Big data may be hot, but little data is what matters


This post was also published on CNET.

Big Data is in vogue, with a glut of startups and numerous large installations appearing in corporations. At CBS Interactive, we process almost one billion events a day that flow from our Web and application servers over message queues to a cluster of 80 twelve core Hadoop nodes that then feed a Teradata data warehouse.

Processing and analyzing such a large volume of data helps us ask important questions: Which pages on which properties are most profitable? Who goes where across our various sites? What types of content generates the greatest number of advertising conversions?

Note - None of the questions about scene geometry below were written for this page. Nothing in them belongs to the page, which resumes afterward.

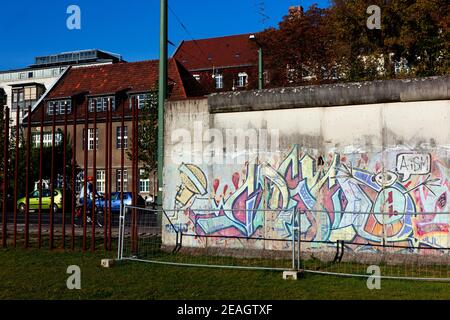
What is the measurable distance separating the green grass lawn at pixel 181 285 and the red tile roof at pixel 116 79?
124 ft

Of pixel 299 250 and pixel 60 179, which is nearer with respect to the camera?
pixel 299 250

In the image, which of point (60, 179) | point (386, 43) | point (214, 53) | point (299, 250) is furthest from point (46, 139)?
point (299, 250)

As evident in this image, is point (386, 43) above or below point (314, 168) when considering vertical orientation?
above

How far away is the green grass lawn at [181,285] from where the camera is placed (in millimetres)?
7758

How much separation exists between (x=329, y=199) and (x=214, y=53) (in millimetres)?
64935

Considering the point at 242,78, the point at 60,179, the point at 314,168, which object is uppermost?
the point at 242,78

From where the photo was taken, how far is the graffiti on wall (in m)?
10.1

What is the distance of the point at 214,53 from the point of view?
74.0m

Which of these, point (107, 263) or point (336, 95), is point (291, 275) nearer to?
point (107, 263)

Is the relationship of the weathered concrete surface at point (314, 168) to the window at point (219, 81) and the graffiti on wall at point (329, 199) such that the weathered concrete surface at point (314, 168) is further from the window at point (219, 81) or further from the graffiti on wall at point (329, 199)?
the window at point (219, 81)

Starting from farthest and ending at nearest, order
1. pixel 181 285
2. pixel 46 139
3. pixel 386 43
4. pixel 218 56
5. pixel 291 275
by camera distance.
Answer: pixel 218 56
pixel 46 139
pixel 386 43
pixel 291 275
pixel 181 285

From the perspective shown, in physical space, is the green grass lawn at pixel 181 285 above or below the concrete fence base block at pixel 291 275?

But here's the thing: Most of our conversations with product and business managers are spent discussing what I like to call "little data."

Little data constitutes the nuts and bolts metrics of running a business. For a Web property, that means getting a handle on issues such as the bounce rate, SEO session starts, social session starts, funnels of how users flow through a property, and page views per session. Too many people lose sight of these simple but critical metrics.



Monitoring and actively managing a Web property to these "little" metrics creates significant lift in page views and conversions, and that helps revenue. Even something as simple as actively managing the hoops you make people jump through to register for your site and the sorts of emails you send when they do builds and grows a loyal following.

One of the most critical metrics we are tracking comes from the gaming world: the ratio of daily active users to monthly active users (DAU to MAU). When the ratio is low, say around 0.03, it means that your unique users are coming only once a month, and you're essentially running a fly-by tourist site. When the ratio is high, such as Facebook's estimated 0.60, it means that a majority of your users are using your site on a daily basis and that your property is a key part of their online lives. (I can't share the DAU to MAU for our sites, as they're confidential.)

Taking control of little data


There are a variety of inexpensive little data tools that are easy to implement. SimplyMeasured is excellent at managing social traction -- i.e., how much impact your site is making on various social networks. KISSMetrics is world class at managing "conversion funnels," the path a user follows through a site before "converting" to a sale. Google Analytics, which is free, does a great job of managing metrics such as bounce rate and SEO session starts, measures of how "sticky" your site is and how well you're doing at attracting new external visitors. Implementing such easy-to-use tools encourages product and business managers to actively manage their sites with "little data" metrics in mind.

Managing a site by the numbers shouldn't be taken to the extreme, however. Sites need to look good and say something relevant to readers; they shouldn't just be optimized within an inch of their lives to drive revenue. We don't, for instance, want to make CBSNews.com look like GoDaddy, which is -- understandably enough -- completely optimized to drive revenue.

Growing up to big data


Once the use of little data becomes pervasive in an organization, big data can then begin to help decision making, since a culture of data-driven decisions is ingrained. Moving beyond just simple web metrics, big data can provide an integrated view of a business by integrating financial metrics, answering questions you hadn't even thought of when initially setting up a site, and deciphering trends across disparate sets of data.

Big data is hard to do, and can be very expensive and time consuming. Integrating revenue and cost data in order to manage end-to-end business models is a complicated and time consuming task. Some organizations decide to outsource to companies like Omniture and Webtrends (where I used to be a GM), which can help figure out how to tag and manage the process, in addition to storing the vast amounts of data required for meaningful analysis.

If your organization has enough volume and the technical competence to do your own implementation, keep in mind that it's easy to get lost in the process of building out big data infrastructure and lose sight of the fact that, in the end, big data needs to be usable. This might sound straightforward, but in practice it can be anything but. It requires highly skilled data scientists and strategists that understand business problems and can distill the data into simple, actionable metrics.

In effect, the magic of big data is turning it into little data.